(Records contained in a dataset)
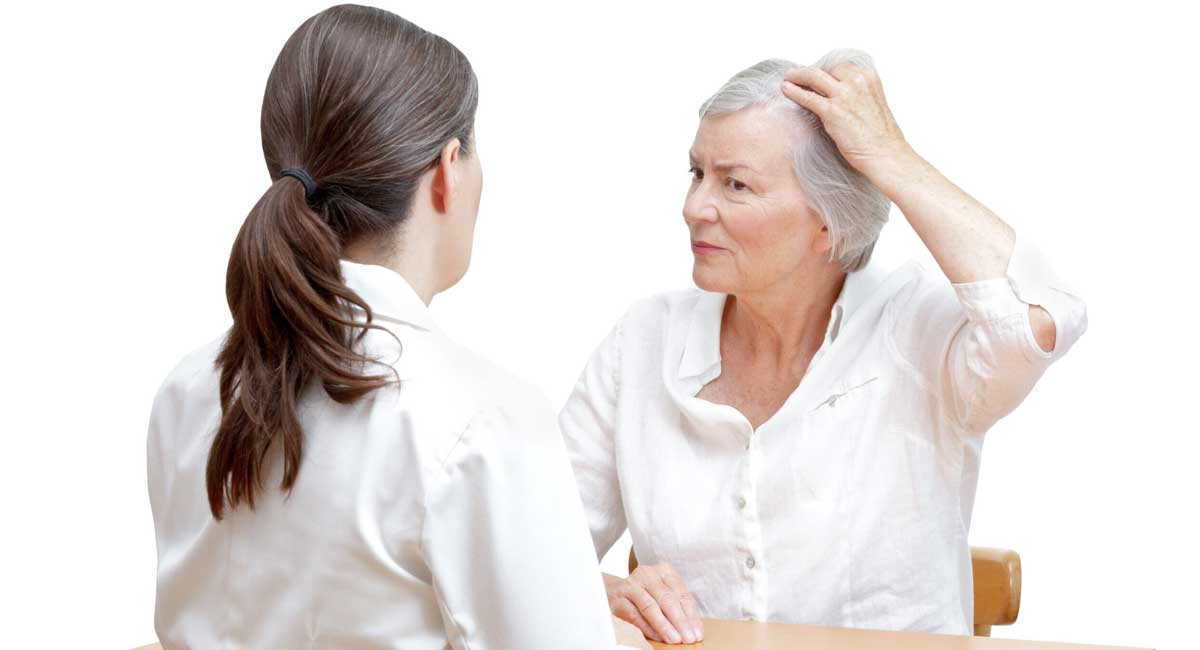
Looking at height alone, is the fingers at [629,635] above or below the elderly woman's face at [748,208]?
below

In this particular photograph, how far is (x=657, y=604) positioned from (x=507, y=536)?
0.97 m

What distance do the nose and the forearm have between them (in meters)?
0.34

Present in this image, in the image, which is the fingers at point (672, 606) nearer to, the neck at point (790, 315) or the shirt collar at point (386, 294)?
the neck at point (790, 315)

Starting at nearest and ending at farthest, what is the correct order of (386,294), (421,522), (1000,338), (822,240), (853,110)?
(421,522), (386,294), (1000,338), (853,110), (822,240)

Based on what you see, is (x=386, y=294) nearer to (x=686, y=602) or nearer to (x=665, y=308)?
(x=686, y=602)

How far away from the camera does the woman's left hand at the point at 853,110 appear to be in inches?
110

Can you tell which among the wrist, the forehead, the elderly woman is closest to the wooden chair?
the elderly woman

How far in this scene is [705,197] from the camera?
291 cm

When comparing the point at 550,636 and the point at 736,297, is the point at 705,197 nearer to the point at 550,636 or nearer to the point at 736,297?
the point at 736,297

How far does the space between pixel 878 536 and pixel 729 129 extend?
0.88 m

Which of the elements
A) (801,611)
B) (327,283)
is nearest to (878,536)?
(801,611)

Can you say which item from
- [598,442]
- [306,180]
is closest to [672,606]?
[598,442]

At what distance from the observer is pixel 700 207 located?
290 cm

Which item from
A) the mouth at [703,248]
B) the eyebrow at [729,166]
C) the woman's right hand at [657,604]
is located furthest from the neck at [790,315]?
the woman's right hand at [657,604]
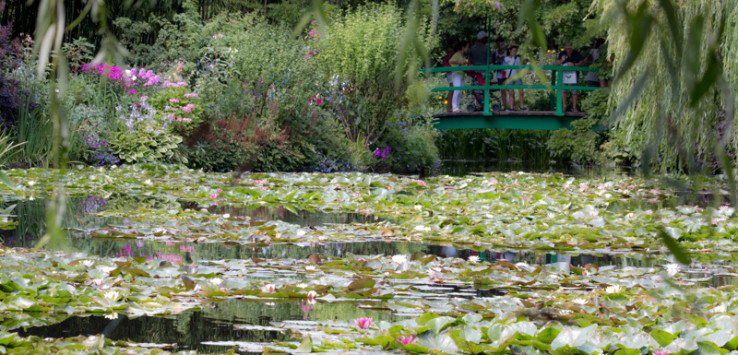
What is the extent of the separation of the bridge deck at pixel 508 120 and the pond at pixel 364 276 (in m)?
12.7

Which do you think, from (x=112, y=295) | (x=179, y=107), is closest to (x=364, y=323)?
(x=112, y=295)

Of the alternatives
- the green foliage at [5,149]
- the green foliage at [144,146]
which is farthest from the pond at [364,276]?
the green foliage at [144,146]

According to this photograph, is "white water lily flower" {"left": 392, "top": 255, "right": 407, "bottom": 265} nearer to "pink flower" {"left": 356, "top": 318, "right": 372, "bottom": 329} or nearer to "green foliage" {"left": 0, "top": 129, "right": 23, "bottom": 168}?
"pink flower" {"left": 356, "top": 318, "right": 372, "bottom": 329}

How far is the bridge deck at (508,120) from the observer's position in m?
20.5

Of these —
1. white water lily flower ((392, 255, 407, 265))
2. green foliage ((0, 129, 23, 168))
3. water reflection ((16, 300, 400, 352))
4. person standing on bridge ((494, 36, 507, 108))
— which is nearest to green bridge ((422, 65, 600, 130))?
person standing on bridge ((494, 36, 507, 108))

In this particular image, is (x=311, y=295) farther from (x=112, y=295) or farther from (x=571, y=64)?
(x=571, y=64)

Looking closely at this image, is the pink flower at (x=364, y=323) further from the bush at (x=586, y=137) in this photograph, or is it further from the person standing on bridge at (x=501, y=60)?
the person standing on bridge at (x=501, y=60)

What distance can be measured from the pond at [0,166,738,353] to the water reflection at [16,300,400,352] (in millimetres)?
11

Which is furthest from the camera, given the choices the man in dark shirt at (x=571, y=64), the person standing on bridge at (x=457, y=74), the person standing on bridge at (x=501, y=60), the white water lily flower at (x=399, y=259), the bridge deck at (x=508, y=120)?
the person standing on bridge at (x=501, y=60)

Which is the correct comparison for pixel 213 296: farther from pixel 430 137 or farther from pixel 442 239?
pixel 430 137

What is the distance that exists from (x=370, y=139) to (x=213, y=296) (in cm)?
1125

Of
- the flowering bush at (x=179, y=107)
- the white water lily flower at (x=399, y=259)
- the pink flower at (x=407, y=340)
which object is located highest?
Result: the flowering bush at (x=179, y=107)

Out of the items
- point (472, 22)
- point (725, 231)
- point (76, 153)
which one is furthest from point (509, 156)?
point (725, 231)

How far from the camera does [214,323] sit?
3215mm
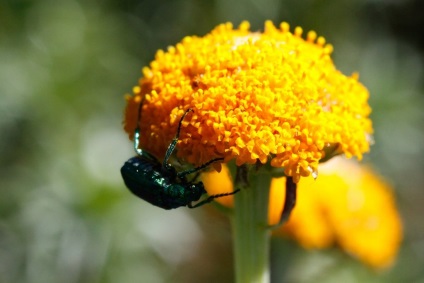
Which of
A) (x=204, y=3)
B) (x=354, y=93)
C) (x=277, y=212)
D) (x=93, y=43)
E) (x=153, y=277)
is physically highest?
(x=204, y=3)

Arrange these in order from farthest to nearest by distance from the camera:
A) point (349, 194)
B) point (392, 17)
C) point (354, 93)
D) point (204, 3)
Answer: point (392, 17), point (204, 3), point (349, 194), point (354, 93)

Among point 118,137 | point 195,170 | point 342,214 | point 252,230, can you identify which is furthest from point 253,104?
point 118,137

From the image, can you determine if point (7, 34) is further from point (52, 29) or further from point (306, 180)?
point (306, 180)

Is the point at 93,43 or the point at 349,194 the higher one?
the point at 93,43

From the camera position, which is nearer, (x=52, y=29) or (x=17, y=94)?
(x=17, y=94)

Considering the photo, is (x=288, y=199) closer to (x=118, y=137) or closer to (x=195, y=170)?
(x=195, y=170)

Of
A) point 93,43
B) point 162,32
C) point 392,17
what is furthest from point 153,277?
point 392,17

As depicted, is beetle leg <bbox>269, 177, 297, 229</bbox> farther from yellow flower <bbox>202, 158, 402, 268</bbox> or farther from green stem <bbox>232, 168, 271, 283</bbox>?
yellow flower <bbox>202, 158, 402, 268</bbox>
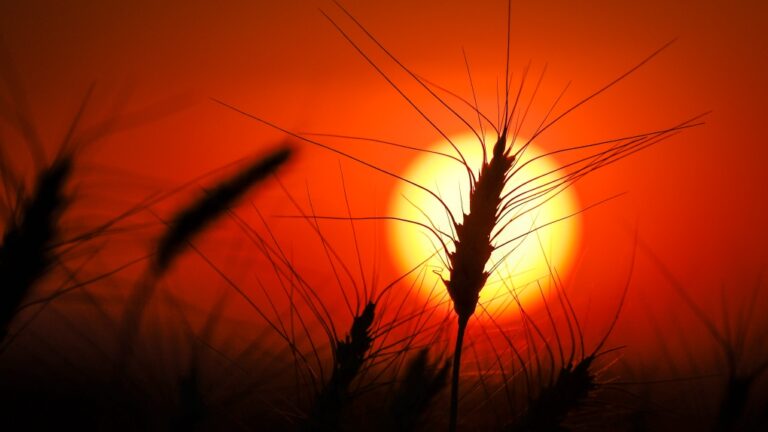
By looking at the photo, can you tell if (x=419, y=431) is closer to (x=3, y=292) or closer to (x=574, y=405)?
(x=574, y=405)

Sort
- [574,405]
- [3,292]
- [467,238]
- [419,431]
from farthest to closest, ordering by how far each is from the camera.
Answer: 1. [419,431]
2. [574,405]
3. [467,238]
4. [3,292]

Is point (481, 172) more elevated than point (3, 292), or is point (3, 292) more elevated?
point (481, 172)

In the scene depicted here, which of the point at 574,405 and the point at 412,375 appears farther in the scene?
the point at 412,375

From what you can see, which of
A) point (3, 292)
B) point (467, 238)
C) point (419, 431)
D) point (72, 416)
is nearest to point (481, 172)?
point (467, 238)

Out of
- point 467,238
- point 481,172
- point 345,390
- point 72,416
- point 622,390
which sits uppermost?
point 481,172

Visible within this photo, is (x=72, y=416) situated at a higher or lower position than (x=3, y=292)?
lower

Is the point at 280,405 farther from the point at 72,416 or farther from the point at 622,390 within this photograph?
the point at 622,390

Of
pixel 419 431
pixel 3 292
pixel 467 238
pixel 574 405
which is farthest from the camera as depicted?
pixel 419 431

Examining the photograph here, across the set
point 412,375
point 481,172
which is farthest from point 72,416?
point 481,172

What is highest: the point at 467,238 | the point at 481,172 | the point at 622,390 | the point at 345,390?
the point at 481,172

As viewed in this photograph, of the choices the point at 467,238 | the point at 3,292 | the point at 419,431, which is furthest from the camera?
the point at 419,431
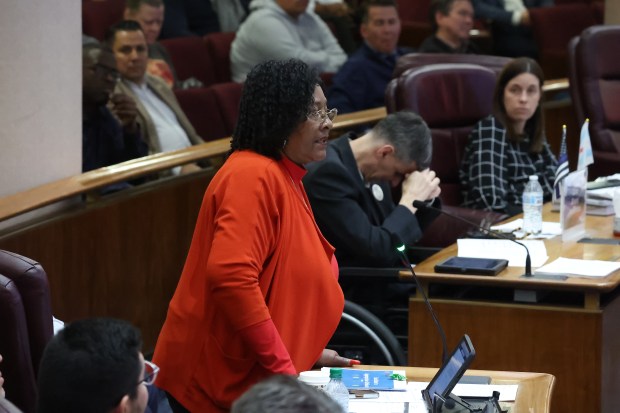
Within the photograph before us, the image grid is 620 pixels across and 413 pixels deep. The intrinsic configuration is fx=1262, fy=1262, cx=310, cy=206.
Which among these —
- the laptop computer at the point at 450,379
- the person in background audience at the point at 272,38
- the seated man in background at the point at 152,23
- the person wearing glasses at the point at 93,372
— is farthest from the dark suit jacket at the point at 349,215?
the person in background audience at the point at 272,38

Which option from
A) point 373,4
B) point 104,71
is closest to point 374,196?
point 104,71

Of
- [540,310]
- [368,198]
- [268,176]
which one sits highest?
[268,176]

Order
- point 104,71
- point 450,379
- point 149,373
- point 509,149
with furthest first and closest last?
point 509,149 < point 104,71 < point 450,379 < point 149,373

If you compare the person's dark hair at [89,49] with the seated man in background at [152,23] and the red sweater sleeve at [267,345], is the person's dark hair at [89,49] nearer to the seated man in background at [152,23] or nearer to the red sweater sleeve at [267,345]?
the seated man in background at [152,23]

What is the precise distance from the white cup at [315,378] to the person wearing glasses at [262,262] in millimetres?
32

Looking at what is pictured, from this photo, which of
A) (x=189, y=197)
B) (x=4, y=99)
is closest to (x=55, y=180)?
(x=4, y=99)

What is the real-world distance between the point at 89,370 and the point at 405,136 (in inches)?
84.2

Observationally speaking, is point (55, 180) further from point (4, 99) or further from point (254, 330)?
point (254, 330)

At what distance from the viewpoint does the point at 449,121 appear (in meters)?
5.07

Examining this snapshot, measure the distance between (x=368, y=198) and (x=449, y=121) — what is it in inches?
44.6

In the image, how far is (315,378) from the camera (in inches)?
105

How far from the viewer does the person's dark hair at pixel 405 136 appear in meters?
3.94

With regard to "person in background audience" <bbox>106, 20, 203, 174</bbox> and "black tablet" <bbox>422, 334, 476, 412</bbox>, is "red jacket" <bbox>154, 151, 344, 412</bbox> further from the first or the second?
"person in background audience" <bbox>106, 20, 203, 174</bbox>

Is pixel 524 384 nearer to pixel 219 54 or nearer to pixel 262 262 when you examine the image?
pixel 262 262
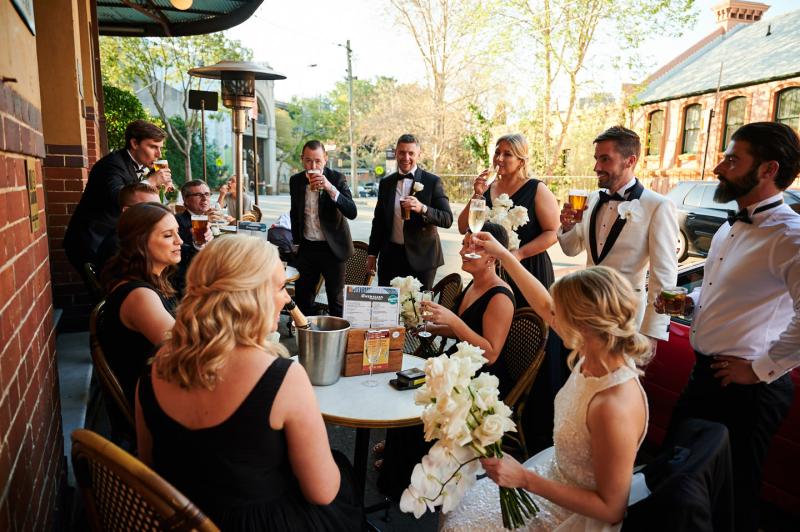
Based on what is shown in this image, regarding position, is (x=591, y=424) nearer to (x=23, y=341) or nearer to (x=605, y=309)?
(x=605, y=309)

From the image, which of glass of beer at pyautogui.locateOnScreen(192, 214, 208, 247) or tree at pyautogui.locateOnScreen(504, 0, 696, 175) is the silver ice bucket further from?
tree at pyautogui.locateOnScreen(504, 0, 696, 175)

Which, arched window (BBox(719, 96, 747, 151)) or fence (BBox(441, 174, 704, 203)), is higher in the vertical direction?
arched window (BBox(719, 96, 747, 151))

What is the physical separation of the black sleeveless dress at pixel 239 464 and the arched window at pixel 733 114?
23353mm

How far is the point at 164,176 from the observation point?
13.9ft

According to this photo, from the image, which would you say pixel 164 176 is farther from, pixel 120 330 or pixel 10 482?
pixel 10 482

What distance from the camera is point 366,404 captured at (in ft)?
7.20

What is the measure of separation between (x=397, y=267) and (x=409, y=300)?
181 cm

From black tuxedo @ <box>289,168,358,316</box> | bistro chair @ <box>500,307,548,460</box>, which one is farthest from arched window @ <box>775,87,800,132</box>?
bistro chair @ <box>500,307,548,460</box>

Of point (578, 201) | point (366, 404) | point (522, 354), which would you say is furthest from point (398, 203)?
point (366, 404)

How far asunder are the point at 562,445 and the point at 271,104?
1629 inches

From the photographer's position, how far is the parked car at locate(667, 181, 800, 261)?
10375 mm

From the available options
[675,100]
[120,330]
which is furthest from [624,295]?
[675,100]

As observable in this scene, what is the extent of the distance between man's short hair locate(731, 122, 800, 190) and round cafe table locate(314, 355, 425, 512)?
5.74ft

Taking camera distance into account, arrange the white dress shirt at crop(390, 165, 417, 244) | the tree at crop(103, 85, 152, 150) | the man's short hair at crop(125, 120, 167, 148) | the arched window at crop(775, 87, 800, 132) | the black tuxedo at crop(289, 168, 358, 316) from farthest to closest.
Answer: the arched window at crop(775, 87, 800, 132)
the tree at crop(103, 85, 152, 150)
the black tuxedo at crop(289, 168, 358, 316)
the white dress shirt at crop(390, 165, 417, 244)
the man's short hair at crop(125, 120, 167, 148)
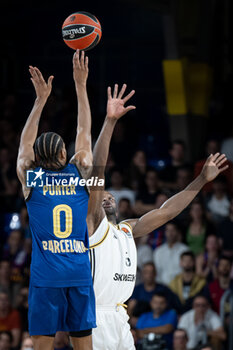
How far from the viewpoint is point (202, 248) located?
1184cm

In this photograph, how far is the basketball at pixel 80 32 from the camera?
7266 mm

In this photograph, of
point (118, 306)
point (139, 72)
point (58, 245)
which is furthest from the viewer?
point (139, 72)

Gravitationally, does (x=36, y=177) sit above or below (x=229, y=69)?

** Requirements **
Pick up at the line that holds "How far asunder" and restate each line, word for word, through the last line of the entries. Include both end lines but none of the pictures.

** Solution to the exercise **
How far asunder are the point at 562,445 and the point at 271,104?
1629 inches

From the photographer's position, how far is the parked car at locate(667, 181, 800, 261)?
10375 mm

From the available options
[675,100]
[120,330]
which is furthest from [624,295]?
[675,100]

As observable in this scene, what is the extent of the distance between man's short hair locate(731, 122, 800, 190) and round cafe table locate(314, 355, 425, 512)?
5.74ft

Taking camera distance into account, arrange the white dress shirt at crop(390, 165, 417, 244) | the tree at crop(103, 85, 152, 150) | the man's short hair at crop(125, 120, 167, 148) | the arched window at crop(775, 87, 800, 132) | the black tuxedo at crop(289, 168, 358, 316) from farthest to closest.
Answer: the arched window at crop(775, 87, 800, 132)
the tree at crop(103, 85, 152, 150)
the black tuxedo at crop(289, 168, 358, 316)
the white dress shirt at crop(390, 165, 417, 244)
the man's short hair at crop(125, 120, 167, 148)
How far from the viewpoint is point (202, 248) located?
1184cm

In this photograph, how far is the basketball at pixel 80 32 from the camera?
7266 mm

In this photograph, of
point (118, 306)
point (139, 72)
point (58, 245)
which is furthest from the viewer?
point (139, 72)

Gravitationally, does (x=36, y=177) sit above or below (x=229, y=69)?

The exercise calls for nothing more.